Even from my experience on Sonnigsburg, which we absolutely hoped to have written – at least to first draft stage - by the beginning of filming, as soon as production had started, writing had to take a back seat sometimes. Our showrunner and Executive Producer, Fiona Bulle, had to oversee casting and scheduling and location scouting. As well as having to write episode five, having already written and re-written the pilot to production quality.
Our series is only six episodes long, because we’re working with a small budget in our off-hours. Premium cable dramas – like Mad Men or Breaking Bad – are usually thirteen episodes per season. Having listened to a few episodes of the Nerdist Writers’ Panel recently, it seems these thirteen episode series have about the same amount of time as network dramas – giving them more time to get the script written and right.
BBC Dramas come in different shapes and sizes, depending on the stories they want to tell. I’ve just finished watching the first two series of The Fall – starring Gillian Anderson and Jamie Dornan. Series one was five episodes. Series two was six. The third and probably final series will be five episodes long. Creator/writer/director Alan Cubitt clearly knows the story he wants to tell and how long it will take to tell.
But is he just making it up as he goes along? Almost certainly. Is that a bad thing? Not really, but I think the series is a clear indication of the trouble with a lot of TV shows – they have great concepts for one year but aren’t sure how to proceed beyond that.
The first series of The Fall is tight and gripping – we follow the daily routine of both the detective on the case (Gillian Anderson) and the serial killer she is tracking (Jamie Dornan). The writing is smart and clever. The direction is stunning. And had it finished with episode five and never returned? I can imagine some people would have found it unsastisfying on a plot level, but in a way I was emotionally satisfied.
But I was glad there was a second series to watch. And, thanks to Netflix, I could just press play and keep going.
Because the first season of The Fall was so tightly plotted and well executed, the second season feels a lot more loose – trying to find focus with character and plot. There were a lot of threads left hanging after the first year, particularly as far as evidence the police hadn’t yet found, but the premiere of year two does a bit of regression to get the characters back to where they were before.
I think the second year of The Fall is great, but it had a lot to live up to after the first year’s success. But it also does things you expect from a crime drama, mines some old cliches and was rarely as surprising to me as the first five episodes. It was, however, a very tense cat and mouse game between Gibson and Spector.

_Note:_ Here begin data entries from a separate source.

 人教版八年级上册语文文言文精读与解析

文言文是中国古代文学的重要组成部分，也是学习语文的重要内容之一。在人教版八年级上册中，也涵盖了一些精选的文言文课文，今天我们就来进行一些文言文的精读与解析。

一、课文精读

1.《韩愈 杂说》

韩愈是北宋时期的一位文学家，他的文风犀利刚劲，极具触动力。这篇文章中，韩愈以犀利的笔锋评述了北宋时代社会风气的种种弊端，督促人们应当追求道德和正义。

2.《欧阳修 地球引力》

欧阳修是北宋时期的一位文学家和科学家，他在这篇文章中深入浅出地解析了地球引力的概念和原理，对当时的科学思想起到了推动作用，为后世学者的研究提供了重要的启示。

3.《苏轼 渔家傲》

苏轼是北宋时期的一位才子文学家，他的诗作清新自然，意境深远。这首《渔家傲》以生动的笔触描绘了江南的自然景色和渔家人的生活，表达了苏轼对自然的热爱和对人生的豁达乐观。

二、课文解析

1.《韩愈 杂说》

No series, save Babylon 5, ever had the luxury of planning its entire series’ narrative arc before production began. Even B5 needed to switch horses midstream with a change of leading men, but most television is made up as it goes along. That’s the nature of television production.
I don’t mean to pick on The Fall. I think it’s extraordinary. Up there with the best of the best. When a show is so great from the beginning, even one step down can magnify its flaws. And, besides, it’s the last show I watched – so it’s at the forefront of my mind. I literally just finished series two when I started to write this.
I love the ongoing narratives of television series, but sometimes shows run too long and they lose what made them so great to begin with. I’ll be happy to see a third series of Stella Gibson and Paul Spector, but I hope it’s not dragged out too long – the story has ended really well twice. Let’s hope it can end well a third and final time.
As for the ending of Lost - I found it really satisfying, where a lot of people who watched and enjoyed from the beginning were upset.
And the ending of Sonnigsburg? So far, so good. If season two ever happens, let's hope we have a lot of time to make it all up as we go along.